* **Assignment**: Reproduce each of the items below word for word, leaving out the pictures.

* **The input**:

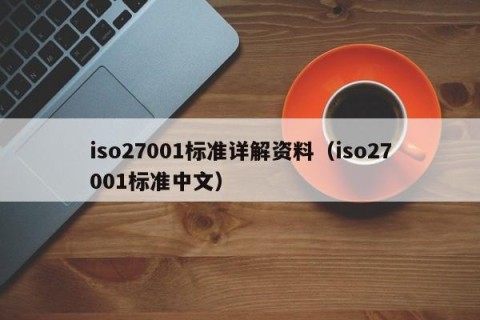 iso27001标准详解资料（iso27001标准中文）
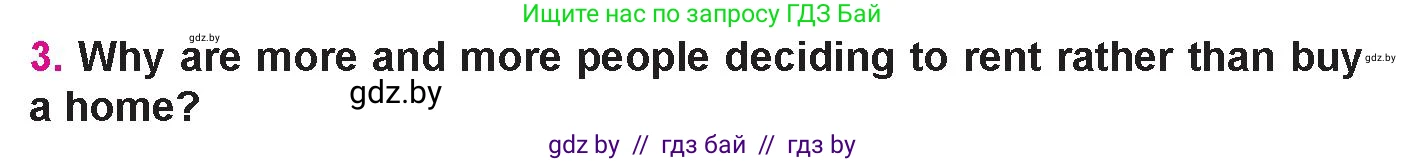Английский язык (english), 10 класс Учебник (Student's book), авторы: Демченко Наталья Валентиновна, Юхнель Наталья Валентиновна, Севрюкова Татьяна Юрьевна, Бушуева Эдите Владиславовна, Лапицкая Людмила Михайловна (Lapitskaya Ludmila), издательство Вышэйшая школа, Минск, 2021, голубого цвета, Часть ( Part) 1, страница 42, номер 3, Условие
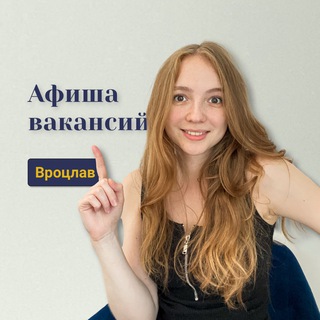 Логотип телеграм канала @wroclawork — Афиша вакансий | Вроцлав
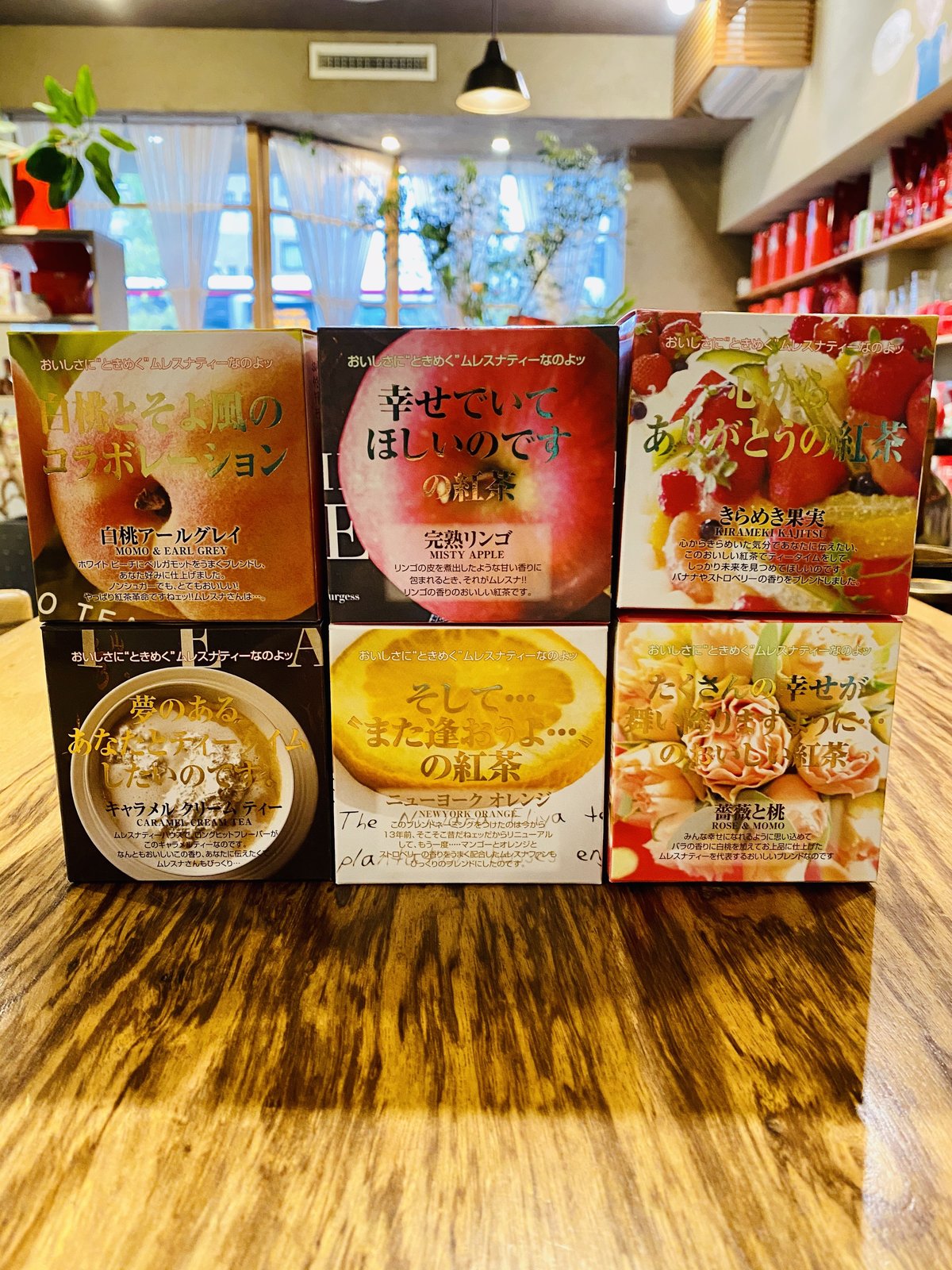 MLESNA TEA HOUSE 紅茶10個セット限定商品 MLESNA TEA HOUSE 紅茶10個セット限定商品（MLESNA TEA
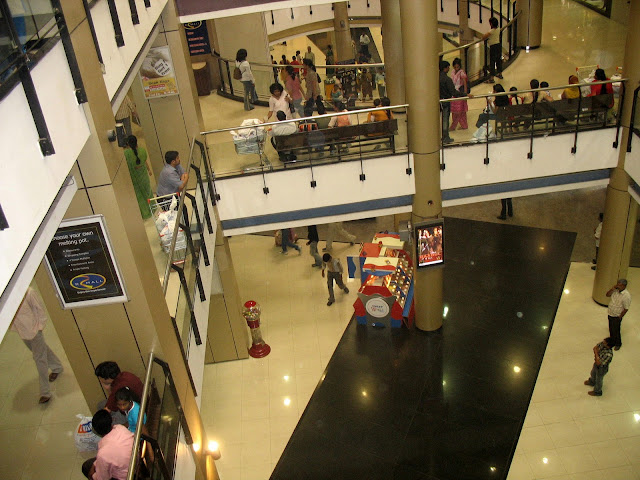 R-mall interior
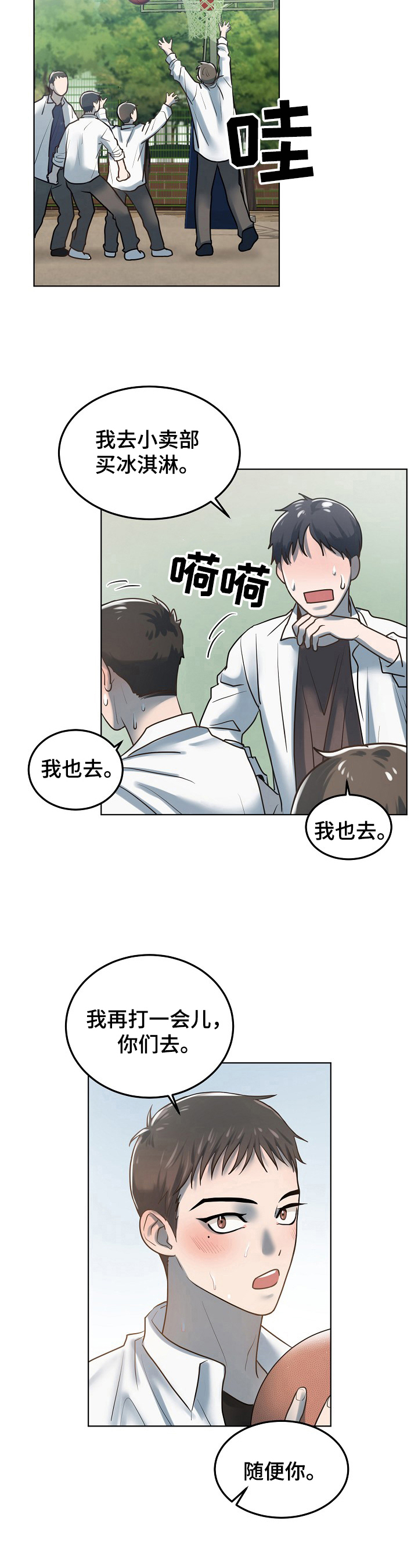 极度反差漫画,第12章：想长高2图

* **Task output**:
 iso27001标准详解资料（iso27001标准中文）
Английский язык (english), 10 класс Учебник (Student's book), авторы: Демченко Наталья Валентиновна, Юхнель Наталья Валентиновна, Севрюкова Татьяна Юрьевна, Бушуева Эдите Владиславовна, Лапицкая Людмила Михайловна (Lapitskaya Ludmila), издательство Вышэйшая школа, Минск, 2021, голубого цвета, Часть ( Part) 1, страница 42, номер 3, Условие
 Логотип телеграм канала @wroclawork — Афиша вакансий | Вроцлав
 MLESNA TEA HOUSE 紅茶10個セット限定商品 MLESNA TEA HOUSE 紅茶10個セット限定商品（MLESNA TEA
 R-mall interior
 极度反差漫画,第12章：想长高2图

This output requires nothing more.